■ 本文:

************

概算保険料の申告・納付先(則1条3項、38条、整備省令18条)
■労災関係申告・納付手続きの場合
次の概算保険料の申告及び納付は、概算保険料申告書を所轄都道府県労働局歳入徴収官に提出{当該申告書の提出は、日本銀行(本店、支店、代理店及び歳入代理店をいい、以下同じとする)又は労働基準監督署を経由することができる}し、概算保険料納付書により都道府県労働局収入官吏、日本銀行又は労働基準監督署収入官吏に納付することによって行う(以下「労災関係申告・納付手続き」)
1:一元適用事業であって労働保険事務組合の事務処理をし委託しないもの(雇用保険に係る保険関係のみが成立している事業を除く)についての一般保険料
2:労災保険にかかる保険関係が成立している事業のうち二元適用事業についての一般保険料
■適用保健申告・納付手続きの場合
次の概算保険料の申告及び納付は、概算保険料申告書を所轄都道府県労働局歳入徴収官に提出(当該申告書の提出は、日本銀行を経由することができる)し、概算保険料を納付書により都道府県労働局収入官吏又は日本銀行に納付することによって行う(以下「雇用関係申告・納付手続き」)。
1:一元適用事業であって労働保険事務組合に事務処理を委託するものについての一般保険料
2:一元適用事業であって労働保険事務組合に事務処理を委託しないもののうち雇用保険に係る保険関係のみが成立している事業についての一般保険料
3:雇用保険に係る保険関係が成立している事業のうち二元適用事業についての一般保険料
※特別加入保険料については、「一元適用事業についての第1種特別加入保険料」のみが、申告書の提出を労働基準監督署を経由して行うことができない。

************

■ 記録データ:
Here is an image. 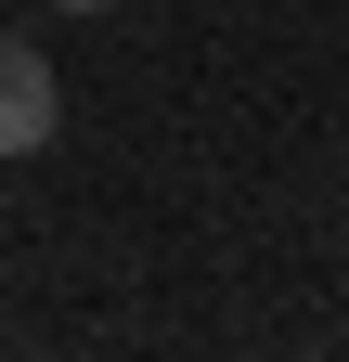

************

■ 課題 A:
概算保険料の申告・納付先の本文のうち、「概算保険料の申告・納付先(則1条3項、38条、整備省令18条)」から「用関係申告・納付手続き」)。」までを、両端の語句も含めて一字一句変えずに書き写してください。
■ 課題 B:
概算保険料の申告・納付先の本文を、最後の文の後から書き継いでください。
上記のデータは、概算保険料の申告・納付先の本文とは関係がありません。

■ 解答例 A:
概算保険料の申告・納付先(則1条3項、38条、整備省令18条)
■労災関係申告・納付手続きの場合
次の概算保険料の申告及び納付は、概算保険料申告書を所轄都道府県労働局歳入徴収官に提出{当該申告書の提出は、日本銀行(本店、支店、代理店及び歳入代理店をいい、以下同じとする)又は労働基準監督署を経由することができる}し、概算保険料納付書により都道府県労働局収入官吏、日本銀行又は労働基準監督署収入官吏に納付することによって行う(以下「労災関係申告・納付手続き」)
1:一元適用事業であって労働保険事務組合の事務処理をし委託しないもの(雇用保険に係る保険関係のみが成立している事業を除く)についての一般保険料
2:労災保険にかかる保険関係が成立している事業のうち二元適用事業についての一般保険料
■適用保健申告・納付手続きの場合
次の概算保険料の申告及び納付は、概算保険料申告書を所轄都道府県労働局歳入徴収官に提出(当該申告書の提出は、日本銀行を経由することができる)し、概算保険料を納付書により都道府県労働局収入官吏又は日本銀行に納付することによって行う(以下「雇用関係申告・納付手続き」)。

■ 解答例 B:
概算保険料の申告・納付期限
■継続事業の納期限(法15条1項)
継続事業(一括有期事業を含み、以下、特に断りがない限り、同じとする)の事業主は、保健年度ごとに、概算保険料を、その保険年度の6月1日から起算して40日以内(保険年度の中途に保険関係が成立したものについては、当該保険関係が成立した日の翌日から起算して50日以内)に申告・納付しなければならない。したがって、継続事業の場合は、通常、毎年6月1日から7月10日までの間に、概算保険料を申告・納付することとなる。
※例えば、7月1日に保険関係が成立した場合は、7 月1日+50日=7月51日、7月51日-30日=8月21日が納付期限となる。
■有期事業の納付期限(法15条2項)
有期事業(一括有期事業を除き、以下、特に断りがない限り、同じとする)の事業主は、保険関係が成立した日の翌日から起算して20日以内に、概算保険料を申告・納付しなければならない。
印紙保険料の額(法22条1項)
印紙保険料の額は、日雇労働被保険者1人につき、1日当たり、下表の額になる。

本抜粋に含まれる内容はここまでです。